Awesome. That's great. I don't know if the management team was able to hear my technique question, but if not, that's all right too. Thank you.

No, just, what were you wanting to know about our operating costs?

Yes. So you guys have ongoing studies in 2024, but also initiating -- coming up with initiating new studies. So I just want to know how we should think about OpEx for this year.

Okay. So for 2024, just compared to 2023, we do see those coming off in terms of our operating costs, more in line with I think 2022's -- sorry, 2021's level on the OpEx. In terms of the R&D and clinical related costs will just be a function of how quickly we can move forward with our clinical plan, moving the pancreatic cancer program forward and into the clinic, and then what we hear from the FDA on the breast cancer study.

We have run out of time for additional questions. I will now hand the call over to Dr. Matt Coffey for closing remarks.

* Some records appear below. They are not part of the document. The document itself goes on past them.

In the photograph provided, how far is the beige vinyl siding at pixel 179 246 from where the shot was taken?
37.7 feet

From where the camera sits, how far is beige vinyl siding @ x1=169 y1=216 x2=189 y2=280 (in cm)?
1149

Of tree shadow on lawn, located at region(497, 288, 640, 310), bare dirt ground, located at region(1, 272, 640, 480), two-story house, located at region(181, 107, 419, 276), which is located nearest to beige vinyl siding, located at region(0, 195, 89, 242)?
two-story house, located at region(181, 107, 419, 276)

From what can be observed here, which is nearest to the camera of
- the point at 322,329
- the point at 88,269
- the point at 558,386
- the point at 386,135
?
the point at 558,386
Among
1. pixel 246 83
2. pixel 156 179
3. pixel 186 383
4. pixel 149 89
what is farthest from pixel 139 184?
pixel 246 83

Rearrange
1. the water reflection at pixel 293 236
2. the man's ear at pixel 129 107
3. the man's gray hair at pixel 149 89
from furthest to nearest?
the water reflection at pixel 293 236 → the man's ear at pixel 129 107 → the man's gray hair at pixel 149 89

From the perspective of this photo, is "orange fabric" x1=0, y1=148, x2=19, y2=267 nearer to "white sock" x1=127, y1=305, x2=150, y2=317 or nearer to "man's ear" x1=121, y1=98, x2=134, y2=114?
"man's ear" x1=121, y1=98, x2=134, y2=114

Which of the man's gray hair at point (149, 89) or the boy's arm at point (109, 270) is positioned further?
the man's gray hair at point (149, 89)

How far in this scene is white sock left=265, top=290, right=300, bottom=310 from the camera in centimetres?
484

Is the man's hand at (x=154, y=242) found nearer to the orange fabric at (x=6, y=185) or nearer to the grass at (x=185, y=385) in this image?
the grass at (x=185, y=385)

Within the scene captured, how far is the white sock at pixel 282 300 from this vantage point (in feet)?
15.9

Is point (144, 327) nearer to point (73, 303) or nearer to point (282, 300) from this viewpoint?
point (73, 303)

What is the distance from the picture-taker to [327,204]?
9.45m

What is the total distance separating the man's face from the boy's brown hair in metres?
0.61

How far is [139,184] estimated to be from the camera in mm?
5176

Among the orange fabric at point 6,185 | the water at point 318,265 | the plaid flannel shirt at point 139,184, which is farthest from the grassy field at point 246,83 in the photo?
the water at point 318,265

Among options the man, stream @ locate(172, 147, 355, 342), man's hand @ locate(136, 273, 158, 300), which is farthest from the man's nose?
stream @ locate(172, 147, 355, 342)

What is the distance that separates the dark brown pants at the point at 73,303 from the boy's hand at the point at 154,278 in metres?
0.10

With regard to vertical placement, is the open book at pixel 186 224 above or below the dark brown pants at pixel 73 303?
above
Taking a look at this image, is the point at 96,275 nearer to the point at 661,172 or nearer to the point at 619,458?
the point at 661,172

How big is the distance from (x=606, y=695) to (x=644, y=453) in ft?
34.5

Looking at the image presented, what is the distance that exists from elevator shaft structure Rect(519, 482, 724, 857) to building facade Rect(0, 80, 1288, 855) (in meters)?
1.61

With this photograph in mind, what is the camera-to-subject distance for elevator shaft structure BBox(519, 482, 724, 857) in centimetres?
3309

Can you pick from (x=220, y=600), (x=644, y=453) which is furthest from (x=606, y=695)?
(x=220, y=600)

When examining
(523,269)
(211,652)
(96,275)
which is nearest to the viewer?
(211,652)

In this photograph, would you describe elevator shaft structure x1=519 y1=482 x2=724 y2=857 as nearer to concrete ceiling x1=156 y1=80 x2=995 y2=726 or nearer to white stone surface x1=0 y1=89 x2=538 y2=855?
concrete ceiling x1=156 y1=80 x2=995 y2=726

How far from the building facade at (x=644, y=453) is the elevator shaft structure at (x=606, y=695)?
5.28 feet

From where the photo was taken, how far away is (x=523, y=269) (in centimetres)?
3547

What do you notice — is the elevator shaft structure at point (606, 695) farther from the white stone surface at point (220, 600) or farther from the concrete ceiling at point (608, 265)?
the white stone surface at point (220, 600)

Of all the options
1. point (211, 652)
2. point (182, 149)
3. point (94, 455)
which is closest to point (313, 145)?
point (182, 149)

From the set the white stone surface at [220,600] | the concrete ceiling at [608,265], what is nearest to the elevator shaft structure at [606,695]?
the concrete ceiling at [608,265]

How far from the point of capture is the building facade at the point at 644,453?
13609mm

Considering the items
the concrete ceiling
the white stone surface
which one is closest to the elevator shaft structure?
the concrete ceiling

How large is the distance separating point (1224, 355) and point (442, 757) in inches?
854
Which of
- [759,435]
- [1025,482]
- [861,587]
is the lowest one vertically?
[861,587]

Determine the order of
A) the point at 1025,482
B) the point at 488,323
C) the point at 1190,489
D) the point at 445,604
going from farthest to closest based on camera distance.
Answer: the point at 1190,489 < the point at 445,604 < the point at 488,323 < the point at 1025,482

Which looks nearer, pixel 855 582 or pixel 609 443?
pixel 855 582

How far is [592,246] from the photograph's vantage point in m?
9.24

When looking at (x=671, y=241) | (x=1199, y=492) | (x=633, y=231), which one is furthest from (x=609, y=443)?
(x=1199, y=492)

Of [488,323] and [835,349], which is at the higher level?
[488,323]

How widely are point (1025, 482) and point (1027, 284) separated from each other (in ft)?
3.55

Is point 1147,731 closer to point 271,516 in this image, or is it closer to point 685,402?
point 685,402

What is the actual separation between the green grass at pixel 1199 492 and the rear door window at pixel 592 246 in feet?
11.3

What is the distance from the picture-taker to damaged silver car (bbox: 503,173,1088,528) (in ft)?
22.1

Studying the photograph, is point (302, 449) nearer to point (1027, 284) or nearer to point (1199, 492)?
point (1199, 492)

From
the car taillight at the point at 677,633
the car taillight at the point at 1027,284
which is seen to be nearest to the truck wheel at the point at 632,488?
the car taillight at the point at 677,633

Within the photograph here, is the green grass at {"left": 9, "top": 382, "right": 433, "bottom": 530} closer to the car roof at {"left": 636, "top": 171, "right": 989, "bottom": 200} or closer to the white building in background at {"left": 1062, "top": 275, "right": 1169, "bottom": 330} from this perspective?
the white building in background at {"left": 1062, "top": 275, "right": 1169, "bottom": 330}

Once again, I would like to thank everyone for making time to hear about our recent progress and how we're planning to involve into a late-stage oncology company this year. The data supporting pela as a novel immunotherapeutic agent with the ability to improve patient outcome continues to grow, and we're setting the stage to add to that this year. I look forward to our next update and I wish everyone a wonderful evening. Thank you.

Ladies and gentlemen, this concludes today's conference call. Thank you for your participation. You may now disconnect.